Nearly 90 people attended a talk at RWC on Thursday, May 18, by Dr. Christopher Preble of the Cato Institute. The talk was part of RWC’s International Issues Speaker Series and was co-sponsored by the World Affairs Council and the League of Women Voters.Preble opened with about a 20 minute address, in which he pointed to what he believes to be flaws in the American war in Iraq. Mired in false assumptions and imaginary expectations, the Bush administration has created a huge problem for America and the world, he said. He noted the difficulties of creating democracy at gunpoint. He reviewed the various times and places in American history where such interventions have failed, including the Philippines, Latin America, and Vietnam.

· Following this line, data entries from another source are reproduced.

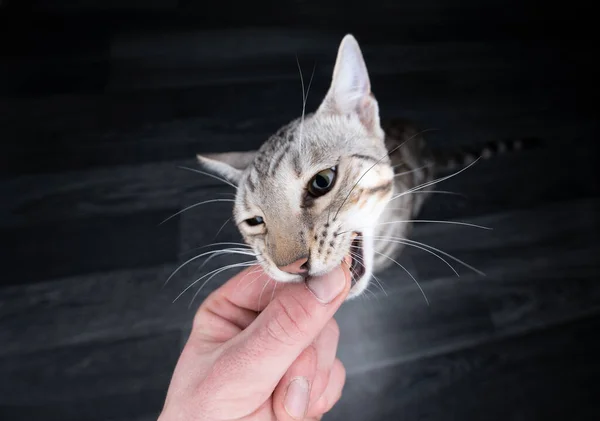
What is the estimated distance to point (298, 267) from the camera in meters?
0.85

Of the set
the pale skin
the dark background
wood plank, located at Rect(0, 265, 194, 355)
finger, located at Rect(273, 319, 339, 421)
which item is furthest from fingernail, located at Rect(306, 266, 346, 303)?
wood plank, located at Rect(0, 265, 194, 355)

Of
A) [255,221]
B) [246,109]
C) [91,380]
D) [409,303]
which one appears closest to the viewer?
[255,221]

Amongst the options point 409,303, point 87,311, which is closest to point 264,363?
point 409,303

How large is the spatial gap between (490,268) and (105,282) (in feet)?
4.43

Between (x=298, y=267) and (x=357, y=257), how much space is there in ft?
0.57

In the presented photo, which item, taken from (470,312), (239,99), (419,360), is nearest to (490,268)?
(470,312)

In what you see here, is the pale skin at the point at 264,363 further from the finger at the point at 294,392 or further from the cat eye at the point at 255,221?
the cat eye at the point at 255,221

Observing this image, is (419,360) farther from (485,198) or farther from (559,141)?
(559,141)

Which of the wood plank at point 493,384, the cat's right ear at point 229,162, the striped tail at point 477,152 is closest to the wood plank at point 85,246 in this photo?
the cat's right ear at point 229,162

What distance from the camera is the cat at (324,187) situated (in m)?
0.86

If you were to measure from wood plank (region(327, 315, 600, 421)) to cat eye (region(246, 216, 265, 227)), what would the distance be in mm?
710

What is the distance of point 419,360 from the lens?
A: 1469 mm

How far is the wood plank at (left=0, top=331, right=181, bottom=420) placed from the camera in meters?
1.41

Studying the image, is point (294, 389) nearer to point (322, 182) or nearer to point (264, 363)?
point (264, 363)
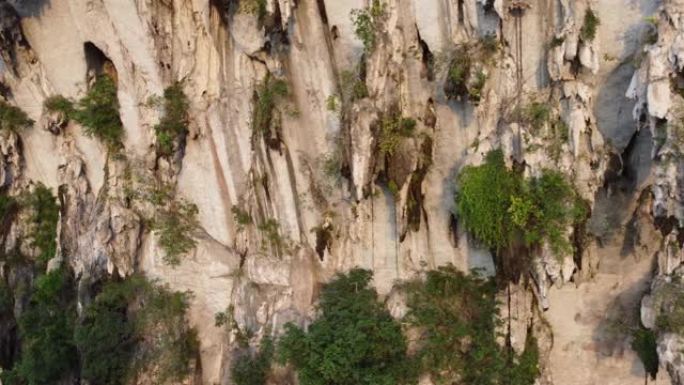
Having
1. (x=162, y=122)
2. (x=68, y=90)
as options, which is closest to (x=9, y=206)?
(x=68, y=90)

Non-state, people-to-people contact, Preble argued, is the best way for democratic processes to be encouraged in other parts of the world. War and coercion, inherently undemocratic, are unlikely to create free institutions.
Preble expressed concern about the war’s erosion on civil liberties in the United States and the burden it will be placing on the future to pay off the debt. He noted that the United States is burning through cash at a greater rate than the nation did in Vietnam.
While he personally believes that pulling out of Iraq very soon would be the best option, he holds out no hope that it will happen. While polls show the American public has come around to understanding the war was a mistake, they have not yet moved to the position that withdrawal is the best of bad options.
Questions and answers continued for over an hour as people lined up to raise issues about Preble’s comments and Bush foreign policy. In addition to students and WAC members, there was a sizable contingent of students from the Institute for Learning in Retirement.
RWC History Professor John McNay, who coordinated the event here, expressed his thanks to the dean and the staff in College Relations, Media Services, and Facilities Management for all their great assistance in producing what McNay called “another successful program.”
The Cato Institute is a Libertarian think-tank in Washington, D.C.